In another for loop, we will combine contractors using a fixpoint method, in order to improve the localization of the robot.
Exercise
D.12. Observation contractors. The state observations are added to the set of constraints by means of a new distance contractor linking the state to the position of a landmark:
vb = VectorVar(2)
vd = ScalarVar()
f_dist = AnalyticFunction([vx,vb,vd], sqrt(sqr(vx[0]-vb[0])+sqr(vx[1]-vb[1]))-vd)
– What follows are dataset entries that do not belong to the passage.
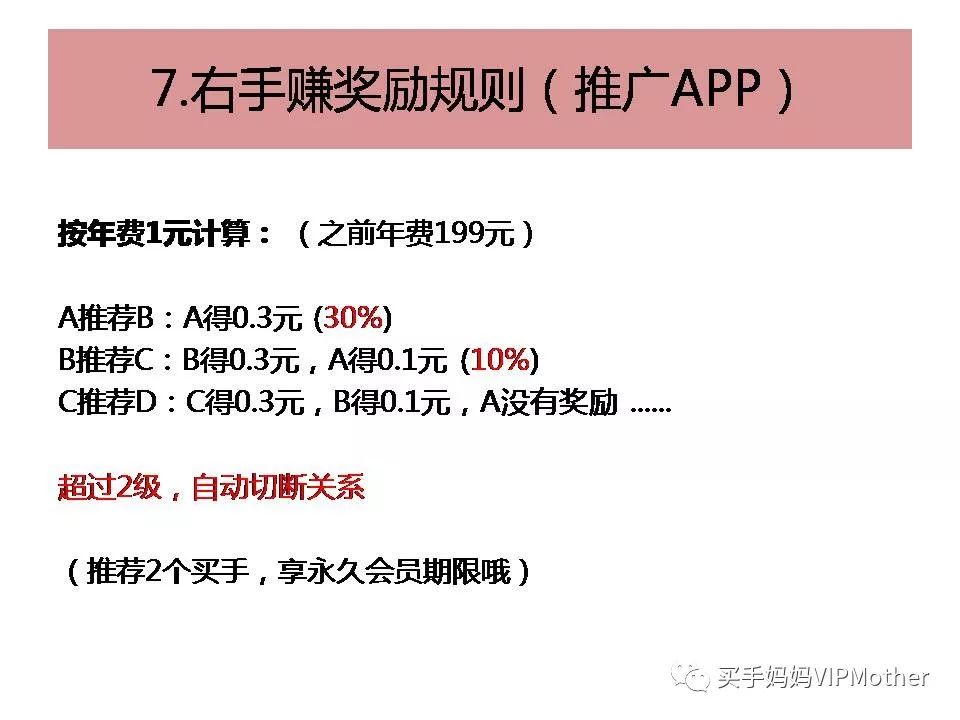 7.右手赚奖励规则（推广APP）

按年费1元计算：（之前年费199元）

A推荐B：A得0.3元 (30%)
B推荐C：B得0.3元，A得0.1元 (10%)
C推荐D：C得0.3元，B得0.1元，A没有奖励 ......

超过2级，自动切断关系

（推荐2个买手，享永久会员期限哦）

买手妈妈VIPMother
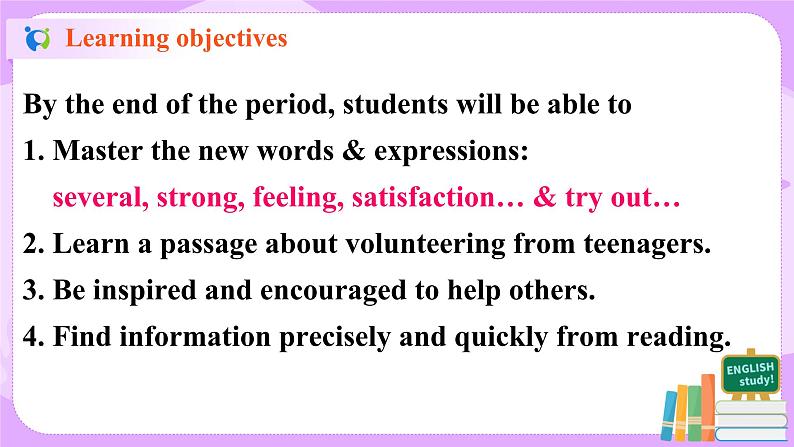 Learning objectives

By the end of the period, students will be able to

1. Master the new words & expressions:
several, strong, feeling, satisfaction… & try out…

2. Learn a passage about volunteering from teenagers.

3. Be inspired and encouraged to help others.

4. Find information precisely and quickly from reading.

ENGLISH study!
ctc_dist = CtcInverse(f_dist, 0) # also expressed in a implicit form g(x,b,d)=0
Exercise
D.13. Range-only localization. The contractor network is now as follows:
def contractors_list(x,v):
x,v = ctc_deriv.contract(x,v)
x,v = ctc_f.contract(x,v)
for yi in Y: # for each range-only measurement
ti = yi[1]
pi = x(ti)
bi = IntervalVector(b[yi[0]])
di = yi[2]
pi,bi,di = ctc_dist.contract(pi,bi,di)
x.set(pi, ti)
return x,v
x,v = fixpoint(contractors_list, x,v)
Exercise
D.14. Display the contracted tube.
DefaultFigure.draw_tube(x, ColorMap.blue_tube())
DefaultFigure.draw_trajectory(truth_x)
DefaultFigure.draw_tank(truth_x(t0tf.ub()), 1., [Color.dark_gray(),Color.yellow()])
You should obtain the following result:
In gray: the former tube without state observations. In blue, the new contracted tube, considering distance measurements from the landmarks.
Exercise
Try to remove the condition set in Exercise D.4., and zoom towards the initial position.
Challenge: Simultaneous Localization and Mapping (SLAM)
Exercise
D.16. Range-only SLAM.
Adapt the script in order to deal with a SLAM problem, in which the positions of the landmarks are a priori unknown, but then estimated together with the positions of the robot.
For this estimation, we will need more observations: we now assume that distance measurements are obtained every 0.1s.
Note that in SLAM, the initial condition set in Exercise D.4. is mandatory.